BAPA is a convolutional neural network model for predicting binding affinity of protein-ligand complexes. The network was trained with PDBbind databased and tested with CASF and CSAR "scoring power" benchmark datasets. The related paper is submitted for BMC Bioinformatics.
python 3.6.8
Open Babel 2.4.1
tensorflow 1.12.0
numpy 1.16.4
scikit-learn 0.22
UCSF Chimera
Water of protein structure should be removed and the format of the protein and ligand structure should be converted to PDBQT using open babel. The format of protein structure is PDB and the format of ligand structure is mol2.
Please input the file containing the path of the structure file of the protein and ligand to be converted.
python convert_to_PDBQT.py -i input_list_PDBQT.txt -o ./data/complexes
For more details,
python convert_to_PDBQT.py -h
The protein structure of PDB format should be converted to mol2 format using UCSF Chimera. If you already have the mol2 file of protein, you can skip this step, but we recommend using the file converted with UCSF Chimera.

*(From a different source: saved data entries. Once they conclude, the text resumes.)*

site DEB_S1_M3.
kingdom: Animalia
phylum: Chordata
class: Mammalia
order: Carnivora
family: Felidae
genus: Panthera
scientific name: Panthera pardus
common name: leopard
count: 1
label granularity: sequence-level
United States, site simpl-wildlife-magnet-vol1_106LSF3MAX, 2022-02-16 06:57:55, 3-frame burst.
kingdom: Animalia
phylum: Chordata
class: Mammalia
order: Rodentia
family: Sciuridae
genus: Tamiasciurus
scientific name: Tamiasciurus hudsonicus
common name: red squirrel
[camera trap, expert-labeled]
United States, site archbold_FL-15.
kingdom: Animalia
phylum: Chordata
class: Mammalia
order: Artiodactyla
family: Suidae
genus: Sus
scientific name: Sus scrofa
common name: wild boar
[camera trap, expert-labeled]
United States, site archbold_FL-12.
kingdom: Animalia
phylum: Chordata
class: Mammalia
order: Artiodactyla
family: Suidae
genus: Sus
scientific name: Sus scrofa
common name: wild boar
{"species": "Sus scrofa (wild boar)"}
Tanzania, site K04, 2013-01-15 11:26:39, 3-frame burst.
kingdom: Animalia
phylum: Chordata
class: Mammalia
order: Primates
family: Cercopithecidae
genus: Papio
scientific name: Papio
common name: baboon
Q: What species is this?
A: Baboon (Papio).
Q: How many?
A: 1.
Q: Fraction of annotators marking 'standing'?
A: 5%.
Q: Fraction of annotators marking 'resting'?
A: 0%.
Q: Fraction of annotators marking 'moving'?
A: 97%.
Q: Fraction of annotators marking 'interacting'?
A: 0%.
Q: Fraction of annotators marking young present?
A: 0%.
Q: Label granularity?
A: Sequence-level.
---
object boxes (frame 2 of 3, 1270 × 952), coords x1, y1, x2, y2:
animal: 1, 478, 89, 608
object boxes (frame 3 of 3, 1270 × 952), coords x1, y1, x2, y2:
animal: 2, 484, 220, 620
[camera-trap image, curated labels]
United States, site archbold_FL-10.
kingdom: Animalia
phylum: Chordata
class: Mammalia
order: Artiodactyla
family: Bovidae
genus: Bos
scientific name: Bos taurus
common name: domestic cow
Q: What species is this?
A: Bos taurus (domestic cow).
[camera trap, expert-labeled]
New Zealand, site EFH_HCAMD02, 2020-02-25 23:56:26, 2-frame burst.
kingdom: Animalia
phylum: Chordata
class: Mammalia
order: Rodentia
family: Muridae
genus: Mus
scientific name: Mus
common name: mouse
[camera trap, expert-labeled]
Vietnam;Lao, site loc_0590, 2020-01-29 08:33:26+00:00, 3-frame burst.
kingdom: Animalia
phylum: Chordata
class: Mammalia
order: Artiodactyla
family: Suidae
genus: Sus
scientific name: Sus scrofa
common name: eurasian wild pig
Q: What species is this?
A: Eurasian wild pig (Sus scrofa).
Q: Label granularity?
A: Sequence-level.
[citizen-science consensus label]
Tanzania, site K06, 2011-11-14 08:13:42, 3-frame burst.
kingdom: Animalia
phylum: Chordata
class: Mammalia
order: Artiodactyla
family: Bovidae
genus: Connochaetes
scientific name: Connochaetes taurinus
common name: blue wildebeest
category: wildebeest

To convert a PDB file to mol2 file, use convert_to_mol2.ipynb
notbook.
If you wnat to change the Dir
, change the path in convert_to_mol2.ipynb
notebook as follows:
path = "./data/complexes"
Five intermolecular Vina terms and one flexible Vina term should be calculated using the protein and ligand structure in the PDBQT format. The Vina terms used in the proposed method were calculated using a git repository that implements rf-score v3. The network predicts the binding affinity using six Vina terms and the number of occurrences of each descriptor.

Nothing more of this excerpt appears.